Я бродил в местных лесах, сохранивших курганы для установки орудий, и видел Волгу, неоднократно выбрасывающую на песчаные берега человеческие кости. Картошку сажаешь, да и то в многократно перекопанной земле находишь то ржавые гильзы, то штык-нож немецкий, то хвостовик разорвавшейся мины… Короче говоря, когда-то здесь очень было жарко. И когда фашисты напирали, и когда их гнали с одного берега на другой. Пожалуй, более уже эта тверская глушь не изведает такого столпотворения жизни и смерти, что не дай Бог. И Филя, я думаю, перетряхивал дом не только из-за подгнивших венцов. Он перетряхивал его дух, впитавший не столько даже неметчину, сколько то, что Маша, его жена, вынуждена была жить под этой неметчиной. Черт его знает, короче.
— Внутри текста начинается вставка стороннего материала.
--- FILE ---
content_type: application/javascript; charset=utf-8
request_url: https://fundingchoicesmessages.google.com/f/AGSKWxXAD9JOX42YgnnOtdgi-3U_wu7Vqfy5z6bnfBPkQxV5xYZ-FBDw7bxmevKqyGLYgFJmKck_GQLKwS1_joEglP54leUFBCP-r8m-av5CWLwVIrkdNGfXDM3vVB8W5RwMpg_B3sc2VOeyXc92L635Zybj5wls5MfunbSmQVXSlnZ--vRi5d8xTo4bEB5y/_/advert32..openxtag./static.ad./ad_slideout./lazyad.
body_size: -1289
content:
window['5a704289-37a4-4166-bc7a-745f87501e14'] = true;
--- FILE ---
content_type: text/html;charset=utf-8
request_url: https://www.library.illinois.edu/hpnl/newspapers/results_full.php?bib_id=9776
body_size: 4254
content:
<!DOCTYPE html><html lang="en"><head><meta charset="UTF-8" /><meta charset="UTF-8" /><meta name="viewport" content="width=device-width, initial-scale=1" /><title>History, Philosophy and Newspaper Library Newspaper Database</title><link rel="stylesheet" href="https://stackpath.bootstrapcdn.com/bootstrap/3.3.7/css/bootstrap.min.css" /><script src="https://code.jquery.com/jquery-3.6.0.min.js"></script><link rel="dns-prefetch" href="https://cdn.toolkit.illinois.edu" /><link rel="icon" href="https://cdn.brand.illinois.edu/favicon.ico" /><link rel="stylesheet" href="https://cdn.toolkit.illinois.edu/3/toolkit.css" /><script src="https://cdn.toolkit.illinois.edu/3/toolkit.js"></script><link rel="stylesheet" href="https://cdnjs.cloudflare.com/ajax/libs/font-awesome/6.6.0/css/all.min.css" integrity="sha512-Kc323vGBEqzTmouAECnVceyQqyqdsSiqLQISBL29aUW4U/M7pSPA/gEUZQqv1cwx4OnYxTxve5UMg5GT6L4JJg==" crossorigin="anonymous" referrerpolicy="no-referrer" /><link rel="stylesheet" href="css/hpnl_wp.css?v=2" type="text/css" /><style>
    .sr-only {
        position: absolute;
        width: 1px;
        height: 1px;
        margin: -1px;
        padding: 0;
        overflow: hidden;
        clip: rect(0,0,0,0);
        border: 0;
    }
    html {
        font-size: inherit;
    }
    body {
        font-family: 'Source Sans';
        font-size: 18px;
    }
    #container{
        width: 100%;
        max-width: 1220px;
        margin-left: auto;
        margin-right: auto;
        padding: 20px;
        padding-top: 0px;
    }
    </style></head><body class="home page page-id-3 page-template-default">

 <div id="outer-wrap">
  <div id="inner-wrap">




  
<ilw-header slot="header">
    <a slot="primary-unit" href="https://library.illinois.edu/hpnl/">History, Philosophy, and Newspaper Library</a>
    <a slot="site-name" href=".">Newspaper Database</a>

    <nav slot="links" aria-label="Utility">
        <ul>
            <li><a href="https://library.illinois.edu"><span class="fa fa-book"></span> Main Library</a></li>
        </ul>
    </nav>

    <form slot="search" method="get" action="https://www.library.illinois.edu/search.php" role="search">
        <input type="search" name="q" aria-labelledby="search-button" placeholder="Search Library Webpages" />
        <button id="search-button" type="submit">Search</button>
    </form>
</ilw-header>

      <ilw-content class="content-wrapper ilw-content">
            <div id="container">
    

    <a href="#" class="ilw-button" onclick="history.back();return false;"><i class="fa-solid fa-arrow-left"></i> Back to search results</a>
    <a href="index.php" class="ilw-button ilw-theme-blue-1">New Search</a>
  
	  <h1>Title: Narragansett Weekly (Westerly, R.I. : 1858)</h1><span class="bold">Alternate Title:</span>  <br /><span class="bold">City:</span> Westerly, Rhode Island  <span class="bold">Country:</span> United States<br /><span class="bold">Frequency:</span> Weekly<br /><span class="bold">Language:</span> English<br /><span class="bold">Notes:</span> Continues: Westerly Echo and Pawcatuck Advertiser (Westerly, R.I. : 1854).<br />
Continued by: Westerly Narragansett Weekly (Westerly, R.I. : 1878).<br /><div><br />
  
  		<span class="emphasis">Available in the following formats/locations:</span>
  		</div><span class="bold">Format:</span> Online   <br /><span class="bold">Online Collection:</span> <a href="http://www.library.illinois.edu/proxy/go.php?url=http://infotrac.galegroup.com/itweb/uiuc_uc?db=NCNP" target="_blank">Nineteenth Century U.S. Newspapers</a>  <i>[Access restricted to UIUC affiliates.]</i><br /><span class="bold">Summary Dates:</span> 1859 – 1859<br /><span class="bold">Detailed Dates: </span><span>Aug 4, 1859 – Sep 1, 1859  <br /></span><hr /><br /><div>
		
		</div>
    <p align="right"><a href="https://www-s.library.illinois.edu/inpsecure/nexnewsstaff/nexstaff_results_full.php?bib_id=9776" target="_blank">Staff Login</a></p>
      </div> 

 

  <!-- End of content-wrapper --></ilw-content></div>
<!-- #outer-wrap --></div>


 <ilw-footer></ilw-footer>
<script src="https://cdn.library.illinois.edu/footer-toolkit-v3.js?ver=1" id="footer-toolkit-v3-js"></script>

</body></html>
Но в этот раз я не поленился, приволок лестницу и забрался поверх притолоки, под крышу опустевшего дома, заинтригованный тем, что в доме две печи, а труба на выходе – одна. На притолоку со времен Фили, видать, не ступала нога человека. Она аккуратно была присыпана толстым слоем песка, на котором образовался не менее толстый слой птичьего помета, и ничего более существенного для мародеров не содержала. Только – хитроумную конструкцию дымоходов от двух печей – русской и голландки. Эта конструкция больше всего меня озадачила, как бывалого дачника, который, не задумываясь, вывел бы дымоходы отдельными трубами: так надежнее и экономичнее. Что-то, очевидно, Филя имел ввиду, мастеря замысловатую трапецию из глины и кирпича, как бы заматывая в один узел дымоход от русской, которая обычно топилась раз в три-четыре дня, и дымоход от голландки – той, что для ежедневного обогрева. Но что?

Я вновь спустился в горницу, открытую всем ветрам и всякому, кто может здесь приблудиться. Собрал фотографии, валявшиеся повсюду, заткнул их за стену. По ходу нашел бумажные образа в простеньких рамках. Один вернул в красный угол, угадывающийся за обрывками обоев и древних советских газет под ними. Другой пристроил на кухоньке, полагая, что там он и был.

Лики святых и лица совершенно для меня неведомых людей с фотографий как-то слились в одно целое, и я понял, что если сейчас шагну из тлена обезлюдевшей горницы на завалившееся крыльцо, помнящее Филины руки, то шагну в светлое майское предвечерье с невнятными голосами вокруг и разливающимся за банькой смехом. Шагну туда, где есть шанс отогреться.